LD-110 is a potent PROTAC degrader targeting LSD1 with a DC50 of 0.44 μM. It promotes LSD1 degradation via a ubiquitin-proteasome-dependent mechanism and enhances H3K4 dimethylation levels. By inducing apoptosis, LD-110 inhibits the growth and survival of various esophageal squamous cell carcinoma (ESCC) cell lines. It is applicable for research on esophageal squamous cell carcinoma.

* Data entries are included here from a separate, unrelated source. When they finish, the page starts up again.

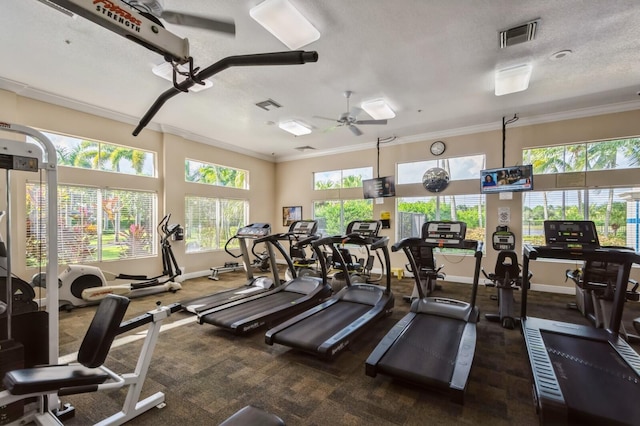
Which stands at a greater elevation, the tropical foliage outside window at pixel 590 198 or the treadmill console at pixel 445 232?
the tropical foliage outside window at pixel 590 198

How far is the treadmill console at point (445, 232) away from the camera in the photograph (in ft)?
12.8

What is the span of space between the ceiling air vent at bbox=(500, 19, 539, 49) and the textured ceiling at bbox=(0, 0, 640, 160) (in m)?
0.07

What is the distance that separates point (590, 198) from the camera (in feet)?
17.8

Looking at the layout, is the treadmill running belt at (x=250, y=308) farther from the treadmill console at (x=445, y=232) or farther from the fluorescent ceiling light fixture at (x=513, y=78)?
the fluorescent ceiling light fixture at (x=513, y=78)

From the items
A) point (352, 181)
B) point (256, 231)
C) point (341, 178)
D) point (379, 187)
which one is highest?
point (341, 178)

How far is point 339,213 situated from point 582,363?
6203 millimetres

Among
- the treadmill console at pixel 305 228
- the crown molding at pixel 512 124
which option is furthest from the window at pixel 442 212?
the treadmill console at pixel 305 228

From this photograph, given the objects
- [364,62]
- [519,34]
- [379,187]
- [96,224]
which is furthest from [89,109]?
[519,34]

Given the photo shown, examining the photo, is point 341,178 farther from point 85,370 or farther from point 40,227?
point 85,370

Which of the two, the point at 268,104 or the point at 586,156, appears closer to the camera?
the point at 268,104

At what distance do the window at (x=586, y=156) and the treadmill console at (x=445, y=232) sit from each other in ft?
10.6

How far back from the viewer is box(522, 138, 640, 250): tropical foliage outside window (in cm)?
512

LD-110 is a compound with a methylene linker consisting of four groups, demonstrating significant degradation activity at concentrations of 1, 3, and 10 μM, resulting in LSD1 protein degradation rates of 65%, 70%, and 84%, respectively. It exhibits strong binding affinity for LSD1 with a Kd of 6.2 μM within a range of 0.39-12.5 μM. Effective and dose-dependent degradation of LSD1 by LD-110 (0.1-30 μM, 6-72 hours) almost completely occurs within 48-72 hours, with DC 50 values of 0.44, 1.18, and 1.24 μM in KYSE-150, KYSE-30, and EC9706 ESCC cells, respectively. This degradation is highly specific, minimally impacting CoREST/HDAC1/HDAC2 levels, and significantly increasing H3K4me2 accumulation 2 to 7-fold. In KYSE-150 ESCC cells, LSD1 degradation induced by LD-110 (3 μM, 42 hours) can be effectively blocked by LSD1 inhibitors (LI-1), cereblon E3 ligand (Thalidomide), NAE inhibitor (MLN4924), and proteasome inhibitor (MG132). LD-110 (72 hours) potently inhibits ESCC cell growth, with IC 50 values of 3.94, 3.35, and 3.08 μM in KYSE-150, KYSE-30, and EC9706 cells, respectively. Additionally, LD-110 (3-10 μM, 10-14 days) efficiently suppresses proliferation of KYSE-30 and EC9706 esophageal squamous carcinoma cell lines， and induces dose-dependent early and late apoptosis, causing PARP and caspase-3 cleavage in KYSE-30 and EC9706 cells at 3-10 μM over 48 hours.

LD-110, administered via intraperitoneal injection at doses of 30 mg/kg and 100 mg/kg once daily for 24 days, exhibits potent dose-dependent antitumor activity in the KYSE-150 xenograft mouse model without causing significant toxicity.